[Excerpts of spatial question data]
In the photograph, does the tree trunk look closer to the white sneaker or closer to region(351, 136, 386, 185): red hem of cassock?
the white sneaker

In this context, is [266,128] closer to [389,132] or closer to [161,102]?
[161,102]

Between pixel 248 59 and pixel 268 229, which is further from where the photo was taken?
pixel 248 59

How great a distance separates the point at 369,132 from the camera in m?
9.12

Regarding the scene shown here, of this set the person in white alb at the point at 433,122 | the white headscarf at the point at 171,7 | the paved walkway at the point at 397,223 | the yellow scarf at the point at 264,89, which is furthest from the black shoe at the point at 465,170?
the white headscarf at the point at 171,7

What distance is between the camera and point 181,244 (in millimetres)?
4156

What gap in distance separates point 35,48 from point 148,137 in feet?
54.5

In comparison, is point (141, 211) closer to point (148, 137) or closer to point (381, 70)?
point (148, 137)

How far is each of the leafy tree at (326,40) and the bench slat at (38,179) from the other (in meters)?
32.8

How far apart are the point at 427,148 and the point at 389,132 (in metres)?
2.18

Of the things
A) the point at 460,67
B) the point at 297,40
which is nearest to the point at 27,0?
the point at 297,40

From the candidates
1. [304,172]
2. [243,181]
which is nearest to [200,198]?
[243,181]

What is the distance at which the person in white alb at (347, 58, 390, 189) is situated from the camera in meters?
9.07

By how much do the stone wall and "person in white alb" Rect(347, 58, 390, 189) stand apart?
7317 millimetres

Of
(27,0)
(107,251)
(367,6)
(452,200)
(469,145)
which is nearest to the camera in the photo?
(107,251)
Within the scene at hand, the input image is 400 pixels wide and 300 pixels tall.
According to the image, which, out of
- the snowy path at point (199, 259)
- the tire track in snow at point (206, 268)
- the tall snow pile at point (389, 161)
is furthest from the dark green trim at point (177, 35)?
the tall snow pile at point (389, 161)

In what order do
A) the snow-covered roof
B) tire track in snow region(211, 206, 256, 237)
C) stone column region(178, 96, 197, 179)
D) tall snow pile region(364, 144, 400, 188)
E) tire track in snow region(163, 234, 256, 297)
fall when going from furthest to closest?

# WHAT THE TASK REQUIRES
Render the lines from the one containing "By how much" through the last line of the entries, both included, as a Markdown table with the columns Row and Line. Leave out blank lines.

# IN RESPONSE
| Row | Line |
|---|---|
| 1 | By how much do the stone wall and "person in white alb" Rect(347, 58, 390, 189) stand apart? |
| 2 | 7317 millimetres |
| 3 | Of |
| 4 | (27,0) |
| 5 | (107,251) |
| 6 | (367,6) |
| 7 | (452,200) |
| 8 | (469,145) |
| 9 | which is nearest to the camera in the photo? |
| 10 | (107,251) |
| 11 | Within the scene at hand, the input image is 400 pixels wide and 300 pixels tall. |
| 12 | According to the image, which, out of |
| 13 | - the snowy path at point (199, 259) |
| 14 | - the tire track in snow at point (206, 268) |
| 15 | - the tall snow pile at point (389, 161) |
| 16 | is furthest from the dark green trim at point (177, 35)? |
| 17 | the tall snow pile at point (389, 161) |
| 18 | In what order do |
| 19 | A) the snow-covered roof |
| 20 | B) tire track in snow region(211, 206, 256, 237) |
| 21 | C) stone column region(178, 96, 197, 179) |
| 22 | D) tall snow pile region(364, 144, 400, 188) |
| 23 | E) tire track in snow region(163, 234, 256, 297) |
| 24 | fall when going from furthest to closest? |